AnsweredAssumed Answered

Time Slicing Rendered Ineffective

Question asked by Michael Meier on Oct 16, 2014
Latest reply on Oct 21, 2014 by Michael Meier

In some of our MQX based solutions we are experiencing situations where the

MQX time slicing is rendered ineffective due to timing effects. As a result,

some of our task starve for unacceptably long periods of time, rendering the

system useless.



The Issue


Consider the situation depicted in the figure. We have tasks running at two

different priority levels, high and low. The High Priority group contains

one task which waits on an event, does some work and then waits on the

same event again. The low priority task group contains two tasks, dubbed LPT1

and LPT2. LPT1 is a long-running task, possibly being always ready. LPT2 is

another low prio task which is ready. Since it is never running in the figure,

it is not depicted graphically. We are running an MQX scheduler with time

slicing enabled and both low priority tasks have time slicing enabled.



When the situation depicted in the figure persists, there is no fairness in

the low priority task group. The time slice of a task is only ever incremented

in _time_notify_kernel() which runs during the timer interrupt service routine.

This point in time is marked (b). Shortly before the timer ISR is run, a high

priority task is made ready and consequently the dispatcher runs the

high priority task. This point in time is marked (a). Shortly after the timer

ISR, the high priority task again becomes blocked. Consequently, at (c), the

dispatcher runs the task at the head of the low priority ready queue, LPT1.
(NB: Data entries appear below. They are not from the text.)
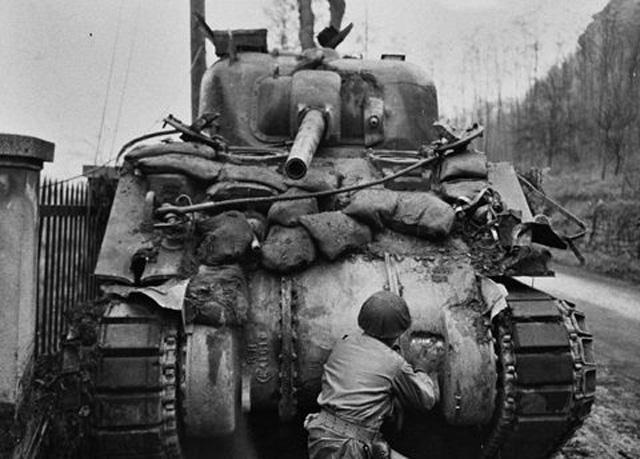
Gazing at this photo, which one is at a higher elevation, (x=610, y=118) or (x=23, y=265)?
(x=610, y=118)

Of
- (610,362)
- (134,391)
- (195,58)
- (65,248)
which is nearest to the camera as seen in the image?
(134,391)

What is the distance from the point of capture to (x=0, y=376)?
4086 millimetres

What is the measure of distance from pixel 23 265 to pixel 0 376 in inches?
24.9

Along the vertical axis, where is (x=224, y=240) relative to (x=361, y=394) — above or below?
above

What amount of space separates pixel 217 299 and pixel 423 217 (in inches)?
56.6

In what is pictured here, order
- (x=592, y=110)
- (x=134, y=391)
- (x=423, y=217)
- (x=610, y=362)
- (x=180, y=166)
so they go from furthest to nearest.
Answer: (x=592, y=110) < (x=610, y=362) < (x=180, y=166) < (x=423, y=217) < (x=134, y=391)

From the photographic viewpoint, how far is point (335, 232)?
14.7 ft

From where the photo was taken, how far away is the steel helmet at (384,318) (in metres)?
3.62

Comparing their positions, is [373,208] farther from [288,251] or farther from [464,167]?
[464,167]

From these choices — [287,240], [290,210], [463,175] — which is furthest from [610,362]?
[287,240]

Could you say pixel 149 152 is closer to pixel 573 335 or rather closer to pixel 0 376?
pixel 0 376

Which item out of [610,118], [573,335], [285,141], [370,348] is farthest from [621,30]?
[370,348]

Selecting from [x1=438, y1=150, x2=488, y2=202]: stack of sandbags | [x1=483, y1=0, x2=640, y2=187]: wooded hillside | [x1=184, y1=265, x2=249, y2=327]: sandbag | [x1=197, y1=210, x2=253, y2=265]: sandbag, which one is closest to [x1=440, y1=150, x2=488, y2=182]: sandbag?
[x1=438, y1=150, x2=488, y2=202]: stack of sandbags

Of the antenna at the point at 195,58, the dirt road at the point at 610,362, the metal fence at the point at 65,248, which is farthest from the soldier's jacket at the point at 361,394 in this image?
the antenna at the point at 195,58
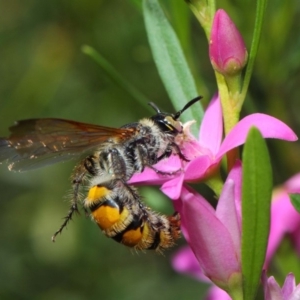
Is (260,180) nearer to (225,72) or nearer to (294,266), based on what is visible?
(225,72)

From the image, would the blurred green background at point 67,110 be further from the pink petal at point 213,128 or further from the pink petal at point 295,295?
the pink petal at point 295,295

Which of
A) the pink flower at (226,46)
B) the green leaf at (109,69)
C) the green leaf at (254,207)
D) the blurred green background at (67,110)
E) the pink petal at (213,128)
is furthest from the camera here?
the blurred green background at (67,110)

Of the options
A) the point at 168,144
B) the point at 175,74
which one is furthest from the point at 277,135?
the point at 175,74

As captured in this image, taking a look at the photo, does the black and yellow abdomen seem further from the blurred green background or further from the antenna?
the blurred green background

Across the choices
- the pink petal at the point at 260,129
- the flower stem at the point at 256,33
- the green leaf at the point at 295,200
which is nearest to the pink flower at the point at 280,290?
the green leaf at the point at 295,200

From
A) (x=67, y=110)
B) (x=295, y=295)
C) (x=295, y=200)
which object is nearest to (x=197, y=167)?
(x=295, y=200)
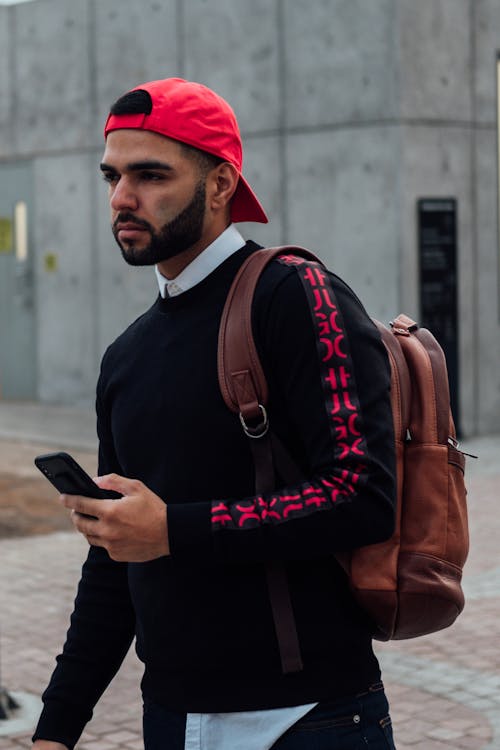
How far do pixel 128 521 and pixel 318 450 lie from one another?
0.32m

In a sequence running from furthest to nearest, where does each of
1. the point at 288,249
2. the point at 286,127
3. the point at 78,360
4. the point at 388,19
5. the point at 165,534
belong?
the point at 78,360 < the point at 286,127 < the point at 388,19 < the point at 288,249 < the point at 165,534

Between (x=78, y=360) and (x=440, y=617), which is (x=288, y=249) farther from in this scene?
(x=78, y=360)

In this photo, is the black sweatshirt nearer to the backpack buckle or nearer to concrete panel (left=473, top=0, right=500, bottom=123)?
the backpack buckle

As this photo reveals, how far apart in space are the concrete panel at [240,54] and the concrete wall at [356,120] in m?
0.02

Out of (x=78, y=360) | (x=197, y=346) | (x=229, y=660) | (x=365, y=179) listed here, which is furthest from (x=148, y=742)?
(x=78, y=360)

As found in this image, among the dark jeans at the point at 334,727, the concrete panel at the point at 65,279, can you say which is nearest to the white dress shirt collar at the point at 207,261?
the dark jeans at the point at 334,727

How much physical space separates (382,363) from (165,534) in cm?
45

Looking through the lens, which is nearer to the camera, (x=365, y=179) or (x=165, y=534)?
(x=165, y=534)

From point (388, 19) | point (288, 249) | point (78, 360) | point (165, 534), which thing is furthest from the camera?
point (78, 360)

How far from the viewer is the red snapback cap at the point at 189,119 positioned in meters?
2.44

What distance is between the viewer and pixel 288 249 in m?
2.46

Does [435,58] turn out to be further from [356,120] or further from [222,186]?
[222,186]

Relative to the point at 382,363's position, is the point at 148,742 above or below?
below

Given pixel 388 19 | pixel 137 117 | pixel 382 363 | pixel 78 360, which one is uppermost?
pixel 388 19
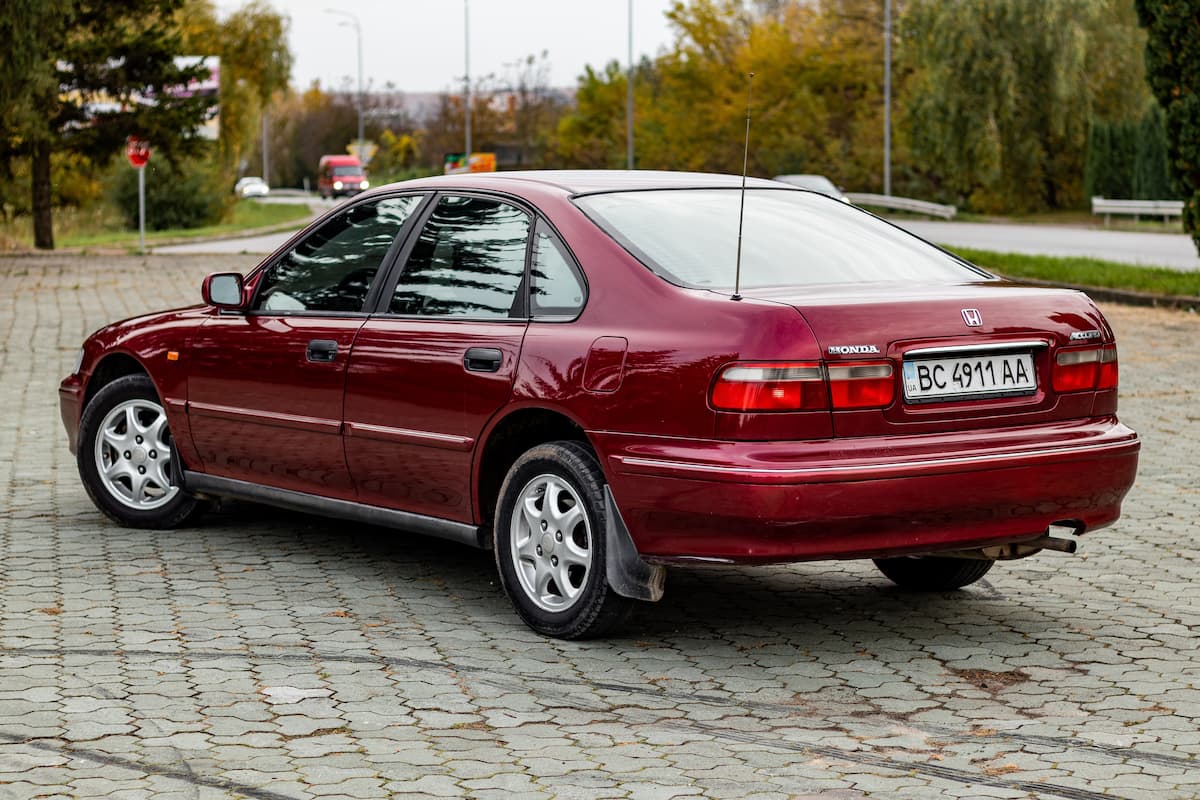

When _time_notify_kernel() runs at (b), it increments the time slice of HPT, if

applicable. The time slice of LPT1 is left untouched. As per the figure, if

the HPT is always running when the timer IRQ is asserted, the time slice of

LPT1 will never be incremented. Thus, LPT2 will be starved.



Triggering the Issue

We have a number of setups that exhibit the described problem. We have the

scheduler interval set at 1ms. The scheduler is called by the timer ISR, which

also runs every 1 ms. We have a bus system requiring service by a high

priority task every 1ms, nominally. The timer runs on a local oscillator,

whereas the bus service interrupt is timed through the bus. Effectively this

means that the bus interrupt runs off some other clock source. We have low

priority tasks which are ready for long periods of time, corresponding to LPT1

and we have other low priority tasks such as LPT2. The phase between HPT

becoming ready and the timer IRQ being asserted slowly drifts, according to

the beat frequency between the oscillator frequency and the oscillator

controlling the bus services. When HPT is running between two timer ISRs, we

see normal system behavior. When the HPT is running when the timer IRQ is

asserted, we see large latency for LPT2. In practice we see the system running

as expected for e.g. 50 seconds, then be unresponsive for the next 15 seconds.



Distilling from the previous paragraphs, all of the three following

conditions need to be met to have long latencies:



1. Coarse time slicing granularity.

2. A low prio task group with multiple ready tasks, at least one task being continually ready.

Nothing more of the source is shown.